This Popular Childhood Snack Is Secretly Hydrating

As a kid, many of us had our fair share of milk, cookies, animal crackers, and fruit snacks. We can't help but associate these sweet treats with childhood nostalgia, taking us back to simpler days of finger-painting, jumping rope, and riding bikes around the neighborhood until dusk. Many snack products tend to be packed with added sugar, especially those advertised toward kids. Other popular childhood snack items, however, have more nutritional value to offer us. This includes applesauce.

In 1 cup of unsweetened, canned applesauce without added vitamin C you'll find 181 milligrams (mg) of potassium, a little over 12 mg of phosphorus, 9.76 mg of calcium, over 7 mg of magnesium, and much more, according to the U.S. Department of Agriculture (USDA). All of this pales in comparison to applesauce's water content, however. One cup of applesauce contains 215 grams of water, making applesauce predominantly made up of H2O. For this reason, experts say this secretly hydrating snack can be a great way to maintain your fluid intake when you're feeling under the weather.

- [Saved entries]:
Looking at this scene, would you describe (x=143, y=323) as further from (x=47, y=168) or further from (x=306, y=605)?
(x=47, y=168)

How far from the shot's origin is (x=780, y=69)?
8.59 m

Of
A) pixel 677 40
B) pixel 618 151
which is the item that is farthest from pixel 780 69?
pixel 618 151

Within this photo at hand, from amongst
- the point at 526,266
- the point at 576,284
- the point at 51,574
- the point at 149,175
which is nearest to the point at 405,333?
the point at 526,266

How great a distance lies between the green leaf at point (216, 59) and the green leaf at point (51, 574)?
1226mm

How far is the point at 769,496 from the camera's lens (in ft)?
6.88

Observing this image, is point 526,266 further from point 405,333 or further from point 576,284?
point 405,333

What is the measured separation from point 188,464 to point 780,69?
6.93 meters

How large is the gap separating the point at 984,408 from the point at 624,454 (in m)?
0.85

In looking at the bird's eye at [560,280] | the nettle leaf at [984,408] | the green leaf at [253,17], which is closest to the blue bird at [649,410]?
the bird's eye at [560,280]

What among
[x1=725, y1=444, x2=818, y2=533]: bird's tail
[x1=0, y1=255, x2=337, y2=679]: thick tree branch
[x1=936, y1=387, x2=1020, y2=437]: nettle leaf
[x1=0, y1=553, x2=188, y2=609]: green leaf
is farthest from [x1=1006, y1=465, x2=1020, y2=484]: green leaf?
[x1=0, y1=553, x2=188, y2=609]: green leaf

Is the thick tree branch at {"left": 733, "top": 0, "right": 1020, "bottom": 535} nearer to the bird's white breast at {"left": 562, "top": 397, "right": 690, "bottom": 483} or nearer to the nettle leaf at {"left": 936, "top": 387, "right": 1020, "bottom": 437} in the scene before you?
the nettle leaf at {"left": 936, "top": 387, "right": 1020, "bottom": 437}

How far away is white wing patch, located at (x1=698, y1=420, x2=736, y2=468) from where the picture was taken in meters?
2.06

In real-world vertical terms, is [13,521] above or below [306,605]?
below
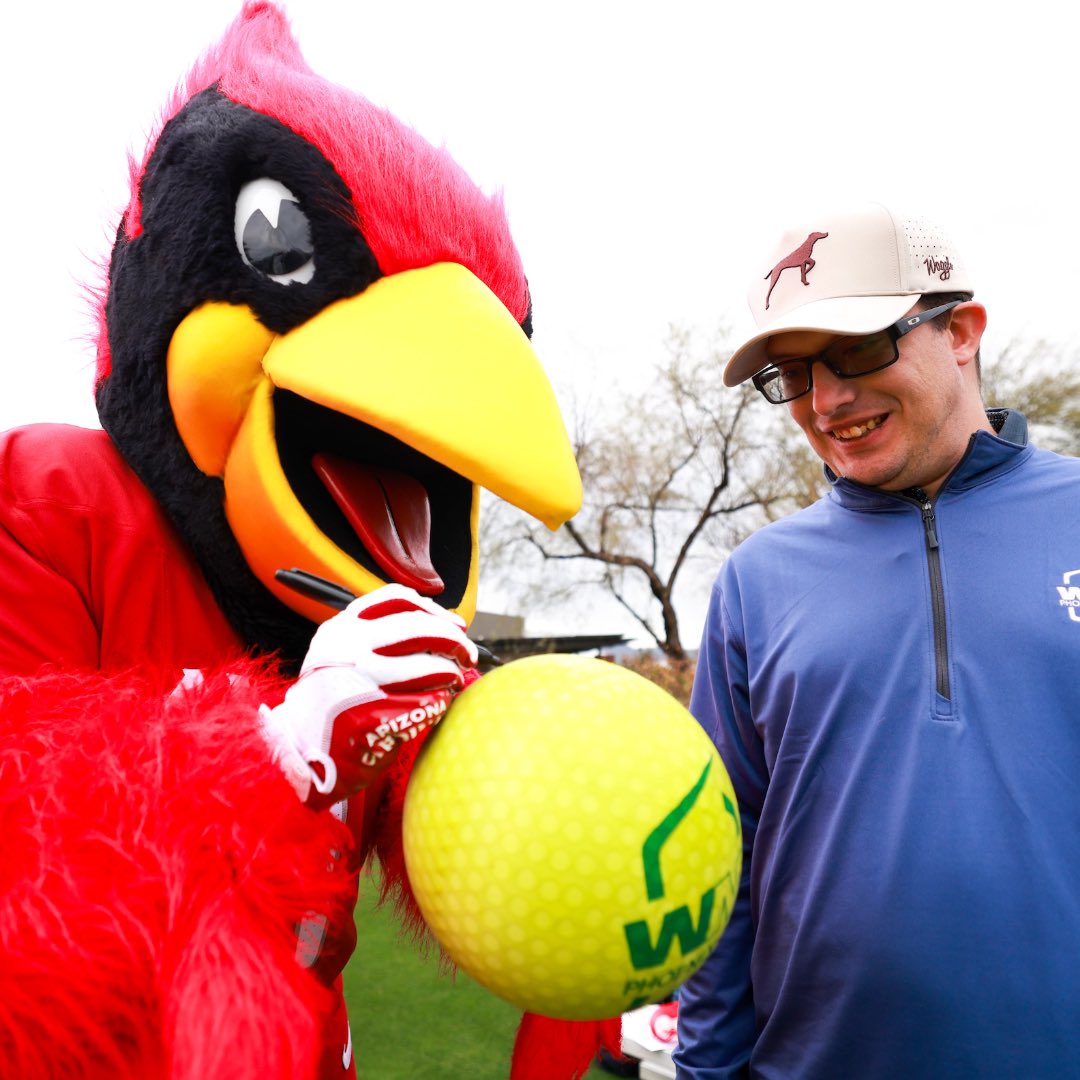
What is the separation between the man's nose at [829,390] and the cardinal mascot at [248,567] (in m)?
0.47

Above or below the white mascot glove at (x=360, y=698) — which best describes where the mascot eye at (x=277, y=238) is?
above

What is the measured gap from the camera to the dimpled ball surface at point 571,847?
85cm

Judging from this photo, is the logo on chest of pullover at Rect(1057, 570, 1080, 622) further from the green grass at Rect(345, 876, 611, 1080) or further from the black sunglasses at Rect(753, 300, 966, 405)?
the green grass at Rect(345, 876, 611, 1080)

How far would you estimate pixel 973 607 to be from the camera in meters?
1.25

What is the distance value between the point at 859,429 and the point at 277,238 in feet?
2.89

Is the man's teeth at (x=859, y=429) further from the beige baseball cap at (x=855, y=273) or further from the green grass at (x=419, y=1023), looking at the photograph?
the green grass at (x=419, y=1023)

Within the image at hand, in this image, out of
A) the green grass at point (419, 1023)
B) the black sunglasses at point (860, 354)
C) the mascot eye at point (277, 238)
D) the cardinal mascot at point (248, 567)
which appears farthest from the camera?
the green grass at point (419, 1023)

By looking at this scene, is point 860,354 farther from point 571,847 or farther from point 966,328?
point 571,847

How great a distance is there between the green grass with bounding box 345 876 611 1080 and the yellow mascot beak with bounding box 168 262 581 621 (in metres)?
1.80

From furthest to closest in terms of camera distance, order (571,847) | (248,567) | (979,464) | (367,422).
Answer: (979,464), (248,567), (367,422), (571,847)

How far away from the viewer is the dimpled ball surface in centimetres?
85

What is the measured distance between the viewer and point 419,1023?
321 centimetres

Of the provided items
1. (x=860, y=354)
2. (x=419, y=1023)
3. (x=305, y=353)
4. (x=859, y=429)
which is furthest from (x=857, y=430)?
(x=419, y=1023)

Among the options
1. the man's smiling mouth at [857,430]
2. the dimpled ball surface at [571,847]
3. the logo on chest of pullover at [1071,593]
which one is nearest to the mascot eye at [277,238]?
the dimpled ball surface at [571,847]
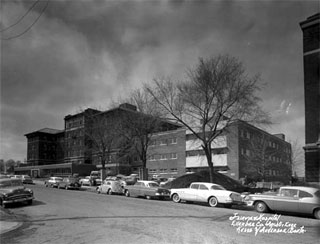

- [WHAT THE TASK ASKS]:
According to the applesauce article, how many grams of water are in one cup of applesauce?

- [SOLUTION]:
215 grams